Your objective: Please repeat each entry. Match every word exactly.

[Dataset entries]
+---+

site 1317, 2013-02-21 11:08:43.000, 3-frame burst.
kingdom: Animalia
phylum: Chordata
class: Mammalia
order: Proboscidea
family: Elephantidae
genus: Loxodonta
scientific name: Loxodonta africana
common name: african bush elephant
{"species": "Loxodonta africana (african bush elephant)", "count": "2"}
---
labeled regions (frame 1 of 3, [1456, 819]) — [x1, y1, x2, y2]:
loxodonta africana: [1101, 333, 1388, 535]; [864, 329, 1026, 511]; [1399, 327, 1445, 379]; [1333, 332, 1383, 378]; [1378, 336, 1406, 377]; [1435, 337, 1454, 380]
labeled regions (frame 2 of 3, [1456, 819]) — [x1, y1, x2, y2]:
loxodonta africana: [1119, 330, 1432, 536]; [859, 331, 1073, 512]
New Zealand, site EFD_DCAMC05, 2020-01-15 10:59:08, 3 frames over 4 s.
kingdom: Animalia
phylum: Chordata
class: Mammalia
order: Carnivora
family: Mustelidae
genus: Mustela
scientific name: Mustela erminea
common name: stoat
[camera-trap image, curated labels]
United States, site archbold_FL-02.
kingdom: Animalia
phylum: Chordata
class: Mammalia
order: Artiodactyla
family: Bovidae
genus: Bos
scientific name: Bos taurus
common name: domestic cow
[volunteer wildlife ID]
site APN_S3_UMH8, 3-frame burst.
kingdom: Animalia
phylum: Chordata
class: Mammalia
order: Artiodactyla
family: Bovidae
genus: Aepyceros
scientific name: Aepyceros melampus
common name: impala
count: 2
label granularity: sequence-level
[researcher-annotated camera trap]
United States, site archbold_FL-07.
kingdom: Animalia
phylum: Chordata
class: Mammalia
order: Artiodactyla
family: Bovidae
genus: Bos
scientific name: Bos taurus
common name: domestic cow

+---+

Exercise result:
site 1317, 2013-02-21 11:08:43.000, 3-frame burst.
kingdom: Animalia
phylum: Chordata
class: Mammalia
order: Proboscidea
family: Elephantidae
genus: Loxodonta
scientific name: Loxodonta africana
common name: african bush elephant
{"species": "Loxodonta africana (african bush elephant)", "count": "2"}
---
labeled regions (frame 1 of 3, [1456, 819]) — [x1, y1, x2, y2]:
loxodonta africana: [1101, 333, 1388, 535]; [864, 329, 1026, 511]; [1399, 327, 1445, 379]; [1333, 332, 1383, 378]; [1378, 336, 1406, 377]; [1435, 337, 1454, 380]
labeled regions (frame 2 of 3, [1456, 819]) — [x1, y1, x2, y2]:
loxodonta africana: [1119, 330, 1432, 536]; [859, 331, 1073, 512]
New Zealand, site EFD_DCAMC05, 2020-01-15 10:59:08, 3 frames over 4 s.
kingdom: Animalia
phylum: Chordata
class: Mammalia
order: Carnivora
family: Mustelidae
genus: Mustela
scientific name: Mustela erminea
common name: stoat
[camera-trap image, curated labels]
United States, site archbold_FL-02.
kingdom: Animalia
phylum: Chordata
class: Mammalia
order: Artiodactyla
family: Bovidae
genus: Bos
scientific name: Bos taurus
common name: domestic cow
[volunteer wildlife ID]
site APN_S3_UMH8, 3-frame burst.
kingdom: Animalia
phylum: Chordata
class: Mammalia
order: Artiodactyla
family: Bovidae
genus: Aepyceros
scientific name: Aepyceros melampus
common name: impala
count: 2
label granularity: sequence-level
[researcher-annotated camera trap]
United States, site archbold_FL-07.
kingdom: Animalia
phylum: Chordata
class: Mammalia
order: Artiodactyla
family: Bovidae
genus: Bos
scientific name: Bos taurus
common name: domestic cow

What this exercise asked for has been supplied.